Squeezing his eyes shut, he escaped to the darkest corner of his mind as a hunted creature burrows away from even the hope of light, but the desolate keening sounds of his disgrace followed him as his clan mark was burned away in a stripping of all he was or would ever hope to be. He retched until his ribs cracked and piss leaked into his boots.

But not one tear fell.

They never saw him weep.

She never saw him weep.

1

LONDON
AUGUST 1817

The bells were ringing nine in the morning when Major Gray de Coursy stepped from the hackney at Tower Hill. Despite the hour, fog cloaked the streets in a thick, choking darkness. It swirled in the alleys and gathered in the parks, bringing with it the stench of dead fish, river mud, and chimney soot. Lanterns threw dim greasy pools of light over the cobbles while footsteps and voices echoed eerily in the green-gray miasma. A link boy offered Gray his services but was waved away. His keen vision cut the gloom like a knife, and he wanted no witnesses to his destination.
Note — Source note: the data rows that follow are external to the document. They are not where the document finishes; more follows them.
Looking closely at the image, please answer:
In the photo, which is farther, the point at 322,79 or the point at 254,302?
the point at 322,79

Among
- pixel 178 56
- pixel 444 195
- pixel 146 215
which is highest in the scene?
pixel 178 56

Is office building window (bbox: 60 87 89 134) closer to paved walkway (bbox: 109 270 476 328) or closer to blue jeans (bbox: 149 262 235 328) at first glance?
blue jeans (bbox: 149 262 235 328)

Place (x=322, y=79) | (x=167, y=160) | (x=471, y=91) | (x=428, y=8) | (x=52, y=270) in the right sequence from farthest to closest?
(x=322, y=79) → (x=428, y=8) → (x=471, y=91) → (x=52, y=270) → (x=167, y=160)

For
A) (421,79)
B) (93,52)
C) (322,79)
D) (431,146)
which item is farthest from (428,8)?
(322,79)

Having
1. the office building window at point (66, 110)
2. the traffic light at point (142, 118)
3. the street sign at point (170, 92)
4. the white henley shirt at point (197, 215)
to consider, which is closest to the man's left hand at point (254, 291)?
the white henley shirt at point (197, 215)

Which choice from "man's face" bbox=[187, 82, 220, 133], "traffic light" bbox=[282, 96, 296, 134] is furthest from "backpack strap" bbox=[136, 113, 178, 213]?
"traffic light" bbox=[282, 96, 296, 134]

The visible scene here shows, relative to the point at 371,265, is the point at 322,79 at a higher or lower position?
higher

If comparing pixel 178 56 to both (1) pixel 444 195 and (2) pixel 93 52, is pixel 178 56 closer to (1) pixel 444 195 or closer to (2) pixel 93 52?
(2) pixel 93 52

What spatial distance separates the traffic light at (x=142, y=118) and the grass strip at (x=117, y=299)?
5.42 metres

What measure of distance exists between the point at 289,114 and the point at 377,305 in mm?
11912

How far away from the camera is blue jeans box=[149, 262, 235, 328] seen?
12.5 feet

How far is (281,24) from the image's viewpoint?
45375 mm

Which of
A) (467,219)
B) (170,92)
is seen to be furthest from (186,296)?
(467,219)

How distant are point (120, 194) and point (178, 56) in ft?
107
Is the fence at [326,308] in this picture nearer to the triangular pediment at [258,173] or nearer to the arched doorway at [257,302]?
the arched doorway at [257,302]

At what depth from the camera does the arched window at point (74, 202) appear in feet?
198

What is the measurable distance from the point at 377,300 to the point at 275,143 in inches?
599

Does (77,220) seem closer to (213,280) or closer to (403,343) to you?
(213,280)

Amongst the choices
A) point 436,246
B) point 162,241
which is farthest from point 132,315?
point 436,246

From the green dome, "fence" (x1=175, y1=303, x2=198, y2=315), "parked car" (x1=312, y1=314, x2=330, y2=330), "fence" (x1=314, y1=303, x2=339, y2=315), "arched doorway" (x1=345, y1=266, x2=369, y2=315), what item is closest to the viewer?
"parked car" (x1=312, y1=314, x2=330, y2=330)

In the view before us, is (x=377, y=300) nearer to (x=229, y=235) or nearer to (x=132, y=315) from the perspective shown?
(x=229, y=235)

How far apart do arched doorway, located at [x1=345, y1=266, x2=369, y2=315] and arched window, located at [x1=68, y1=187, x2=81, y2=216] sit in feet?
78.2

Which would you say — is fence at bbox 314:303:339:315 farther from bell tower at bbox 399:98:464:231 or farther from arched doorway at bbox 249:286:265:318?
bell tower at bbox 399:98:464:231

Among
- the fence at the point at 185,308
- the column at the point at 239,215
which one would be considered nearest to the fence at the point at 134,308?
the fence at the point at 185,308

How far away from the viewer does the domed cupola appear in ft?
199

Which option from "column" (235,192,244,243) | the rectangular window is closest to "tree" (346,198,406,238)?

He passed through a narrow, dingy lane, coming out near the disused waterstairs south of the Tower and St. Katherine’s, stopping finally in front of a door set deep into a stone wall—part of an ancient chapterhouse, though the wall and yard beyond were all that remained. He knocked once, then twice more.

A key turned. A bolt slid clear and the door swung open on the hunched figure of a man. “She awaits you, my lord.”

“It’s simply Major de Coursy, Breg. Lord Halvossa was my father’s title and would have been my brother’s after. Never mine.”

“Yes, my lord . . . er . . . Major, sir. As you say.” The porter bowed him in, throwing the bolt behind him. “I offered her breakfast but she refused.”

“You did as you should.” Gray approached a low, columned outbuilding, Breg following. At the entrance, the old man paused, shuffling foot to foot.

“Out with it,” Gray said sternly.

The porter licked his lips and gave a quick breath as if steeling himself. “It’s an enforcer, my lord. Prowling the streets near Cheapside last night.”

“How could you tell it was an Ossine?”

Breg huffed. “I may be rogue and cast from my holding, same as yourself, but I can still sense a member of the five clans right enough. And I know a shaman when I cast my peepers on one. They’re different, ain’t they?”

“What was he doing?”

“Asking questions. I was afraid to get too close. Didn’t want him catching wind of me following. No clansman would sob to hear old Breg had ended as food for the grubs with a stake through his heart, that’s for sure.”

Gray’s mouth curved in a faint smile. “This clansman would. If you see him again, send word. But don’t go sniffing around on your own. I can’t afford to lose you.”

“They’re growing bolder, ain’t they, my lord . . . Major, sir? I heard tell of a rogue near Clapham disappeared and turned up dead. Another one up north off Islington Road by the Quaker workhouse. It’s not safe to be unmarked no more.”